Por tanto, la verdadera tradición apostólica perdurable hoy no es una transmisión secreta, sino la Palabra escrita que puede ser leída, escrutada y probada por todo el pueblo de Dios (Hechos 17:11).
Conclusión
La tradición patrística, lejos de consagrar una autoridad doctrinal independiente de la Escritura, insistió una y otra vez en volver a la Palabra de Dios como fuente normativa, suficiente e inspirada. Ireneo, Tertuliano, Atanasio, Cirilo, Basilio, Agustín y otros, en contextos diversos, señalaron que lo que los apóstoles enseñaron oralmente se nos ha legado en las Escrituras para ser «fundamento y pilar» de nuestra fe.
La tradición eclesiástica —litúrgica, disciplinar, pastoral— es valiosa en cuanto sirve a la edificación del cuerpo de Cristo y se mantiene bajo la autoridad de la Escritura. Pero cuando se pretende erigir como norma doctrinal independiente o contraria a la Palabra, se desvirtúa el sentido mismo de traditio: no es el traspaso de una revelación paralela, sino la transmisión fiel de lo que ya fue dicho en la Escritura.

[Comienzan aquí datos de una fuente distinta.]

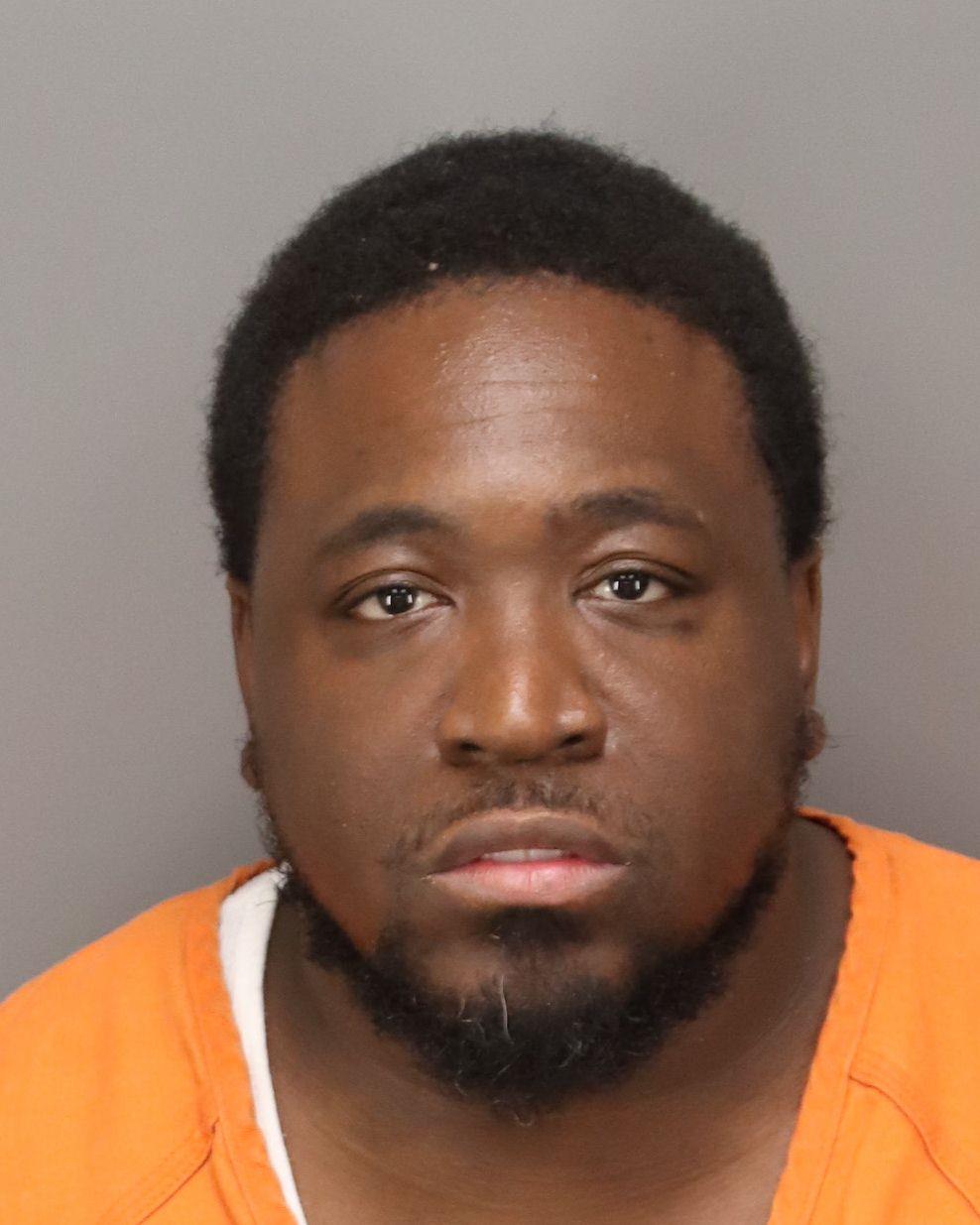 Jaevion Harvey Booking Photo, Jarvis Spencer Booking Photo
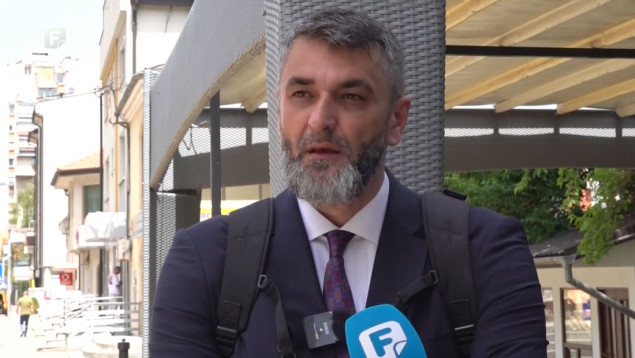 Suljagić saslušan u Policijskoj upravi Zvornik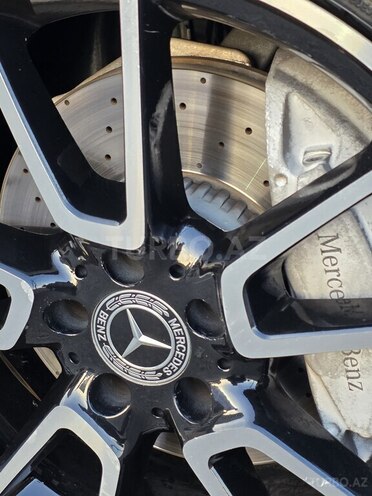 Mercedes C 250 2016, 260,000 km - 2.0 л - Bakı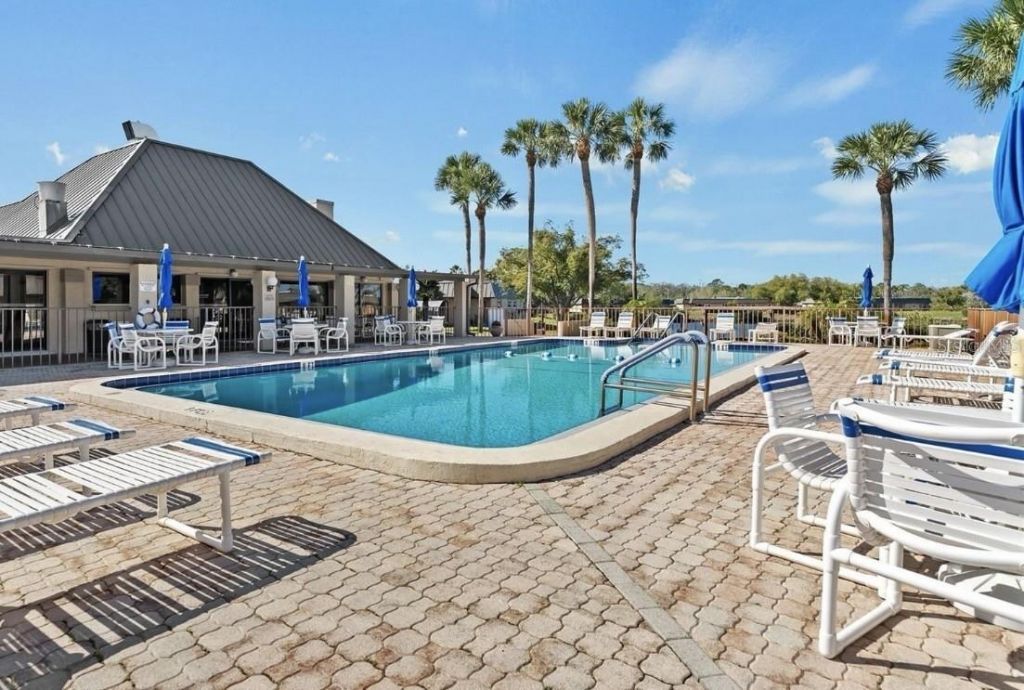 4115 Hampton Drive , Unit n/a, New Port Richey, FL 34652 Photo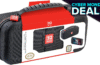 Estuches de transporte para Nintendo Switch 2 con licencia oficial Obtenga descuentos del Cyber ​​Monday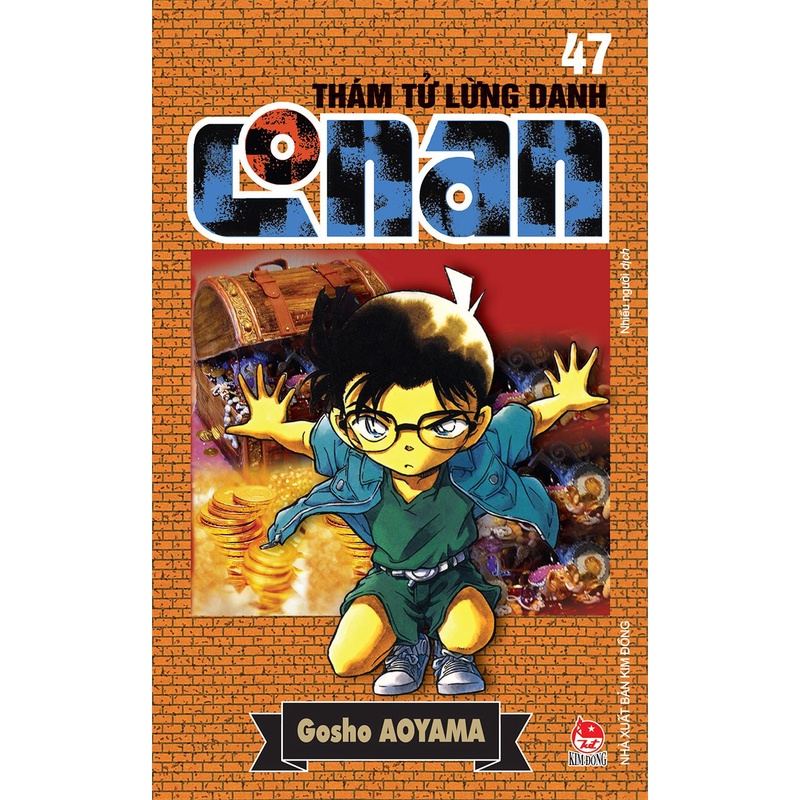 Sách - Thám tử lừng danh Conan (quyển lẻ tùy chọn, tập 41 - tập 60) (kim đồng)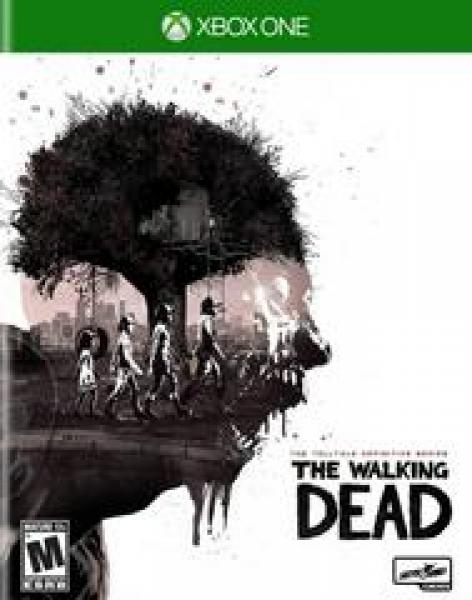 XB1 Walking Dead - Telltale Series - Definitive Series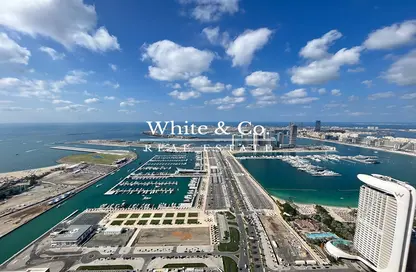 Apartment - 2 Bedrooms - 2 Bathrooms for rent in Princess Tower - Dubai Marina - Dubai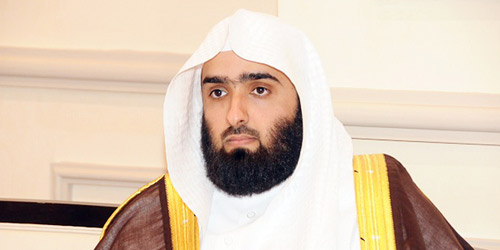  الشيخ الدكتور خالد بن محمد اليوسف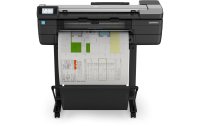 HP Grossformatdrucker DesignJet T830 - 24"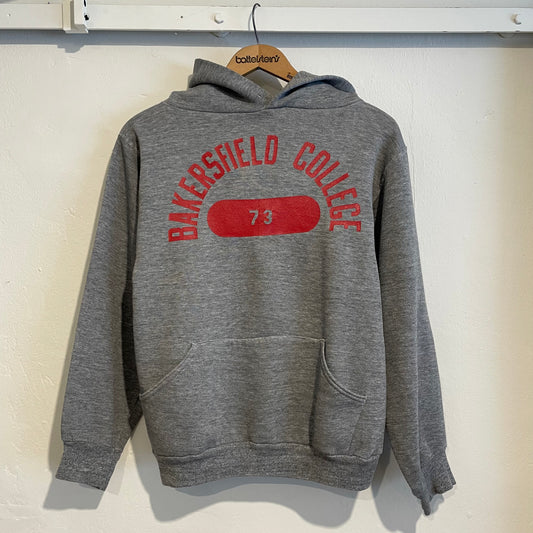 BAKERSFIELD COLLEGE Hoodie Gray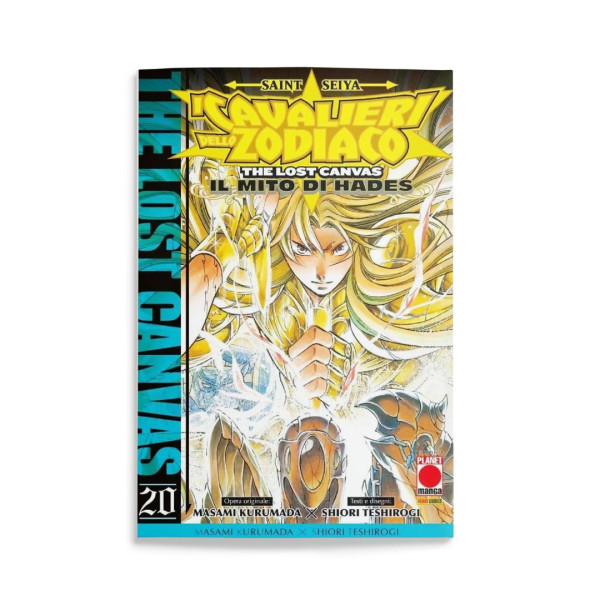 The Lost Canvas Il Mito Di Hades 20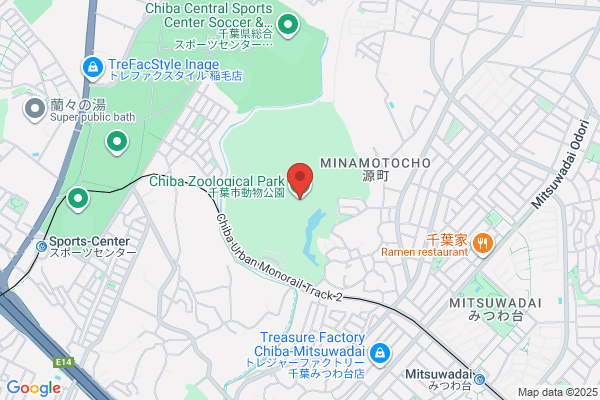 Chiba Parco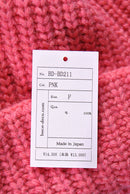 bocodeco Wool Low Gauge Big Watch - PNK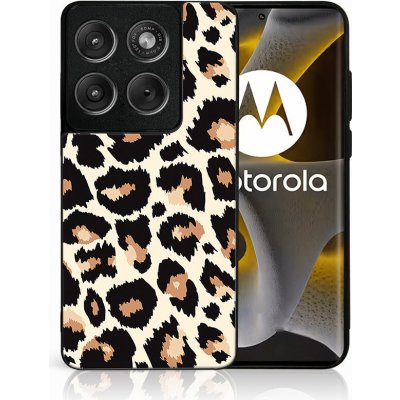 VSECHNONAMOBIL MY ART Motorola Edge 70 LEOPARD PRINT 238 137222 – Zboží Živě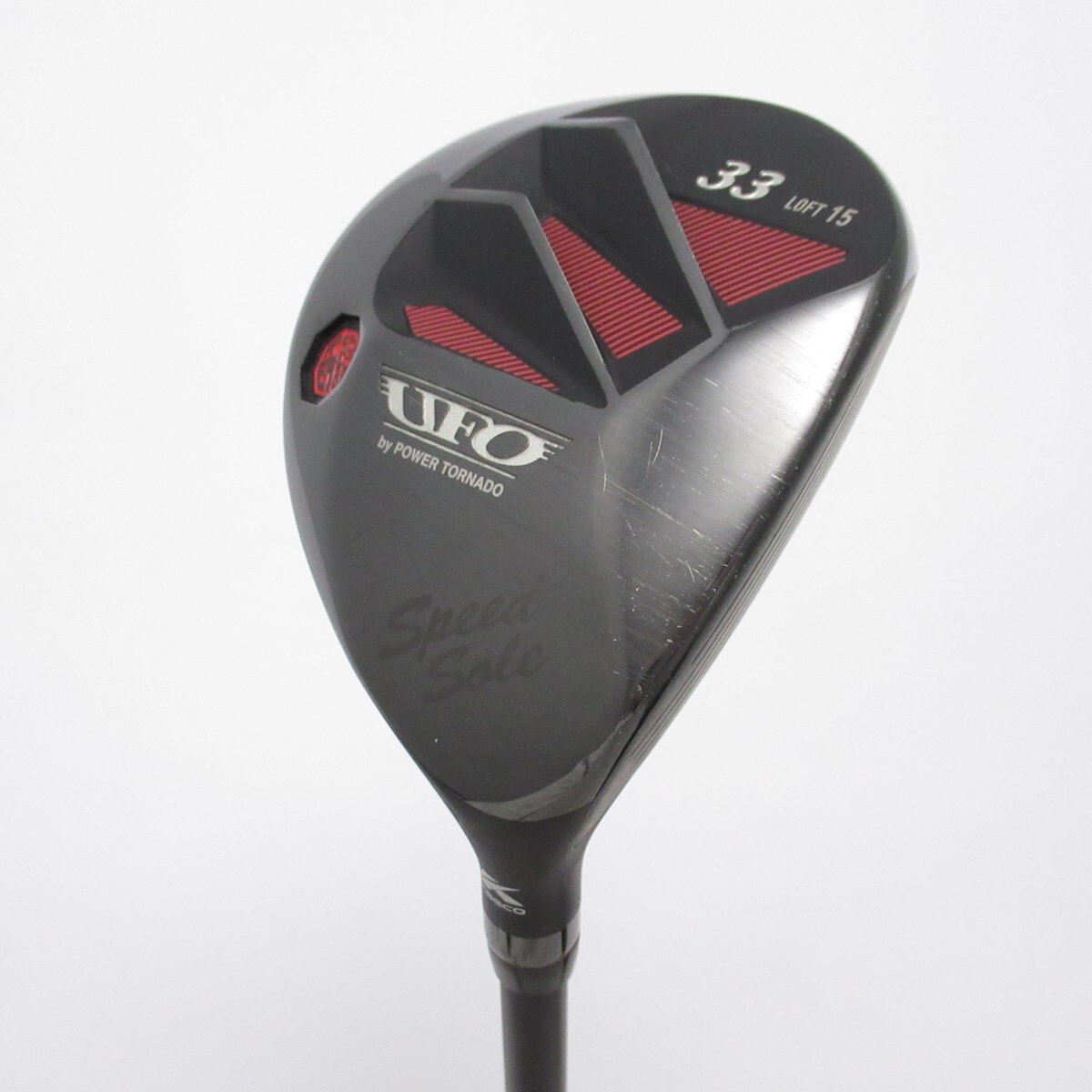 中古】UFO SpeedSole by POWER TORNADO ユーティリティ Falcon Shaft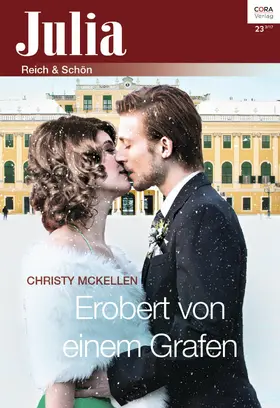 Mckellen |  Erobert von einem Grafen | eBook | Sack Fachmedien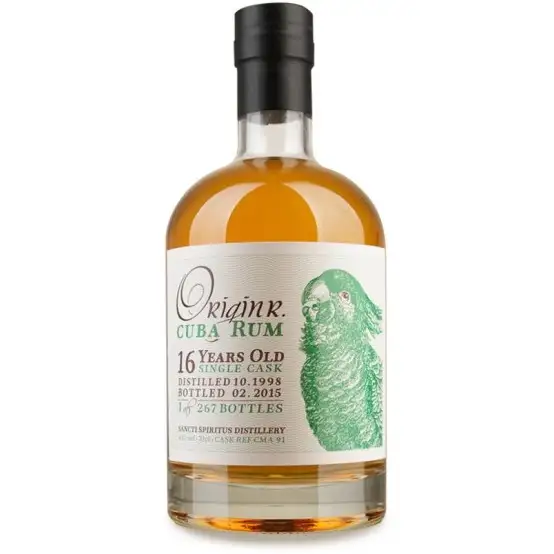 Origin R. Sancti Spiritus 1998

En última instancia, los Padres no inventaron una tradición extrabíblica; ellos conservaron y certificaron la tradición bíblica. Su legado más profundo es precisamente este: el camino patrístico para resolver disputas doctrinales, combatir herejías y nutrir la vida cristiana pasaba por abrir las Escrituras, no por cerrarlas detrás de tradiciones humanas.
Nota bibliográfica: William Webster, “¿De verdad abandoné la Santa Iglesia Católica?”, en John Armstrong (ed.), Catolicismo romano: Los protestantes evangélicos analizan lo que nos divide y nos une (Chicago: Moody Press, 1994), 273–274.